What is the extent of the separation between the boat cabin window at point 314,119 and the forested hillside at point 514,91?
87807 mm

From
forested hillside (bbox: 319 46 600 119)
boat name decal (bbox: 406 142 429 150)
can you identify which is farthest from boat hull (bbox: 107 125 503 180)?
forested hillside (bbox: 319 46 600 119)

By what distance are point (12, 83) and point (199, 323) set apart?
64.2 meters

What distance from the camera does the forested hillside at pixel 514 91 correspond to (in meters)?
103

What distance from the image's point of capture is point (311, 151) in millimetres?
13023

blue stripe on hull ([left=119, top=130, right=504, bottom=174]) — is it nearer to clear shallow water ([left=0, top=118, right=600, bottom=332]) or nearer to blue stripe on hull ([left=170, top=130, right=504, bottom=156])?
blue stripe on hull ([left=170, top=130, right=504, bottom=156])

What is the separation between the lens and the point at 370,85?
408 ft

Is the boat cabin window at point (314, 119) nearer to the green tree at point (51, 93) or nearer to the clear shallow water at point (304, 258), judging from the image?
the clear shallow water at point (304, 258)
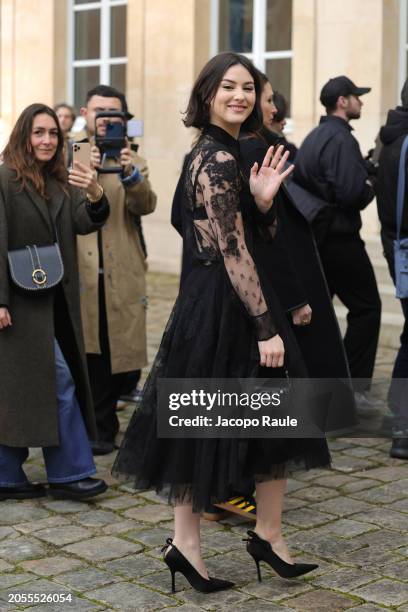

Task requirements: Reproduce the material above word for word, from the first line to the last, and leave out the picture.

Correct result:
What is the extent of the separation between the boat cabin window at point 314,119 and the forested hillside at point 514,91?
87807 mm

From
forested hillside (bbox: 319 46 600 119)
boat name decal (bbox: 406 142 429 150)
can you identify which is farthest from boat hull (bbox: 107 125 503 180)?
forested hillside (bbox: 319 46 600 119)

By what distance are point (12, 83) and point (199, 323) set apart?
64.2 meters

What distance from the camera does the forested hillside at pixel 514 91 correspond to (in meters)?
103

What distance from the image's point of capture is point (311, 151) in millimetres?
13023

blue stripe on hull ([left=119, top=130, right=504, bottom=174]) — is it nearer to clear shallow water ([left=0, top=118, right=600, bottom=332]) or nearer to blue stripe on hull ([left=170, top=130, right=504, bottom=156])?
blue stripe on hull ([left=170, top=130, right=504, bottom=156])

What is the separation between the lens and the point at 370,85?
408 ft

Is the boat cabin window at point (314, 119) nearer to the green tree at point (51, 93) or nearer to the clear shallow water at point (304, 258), judging from the image?
the clear shallow water at point (304, 258)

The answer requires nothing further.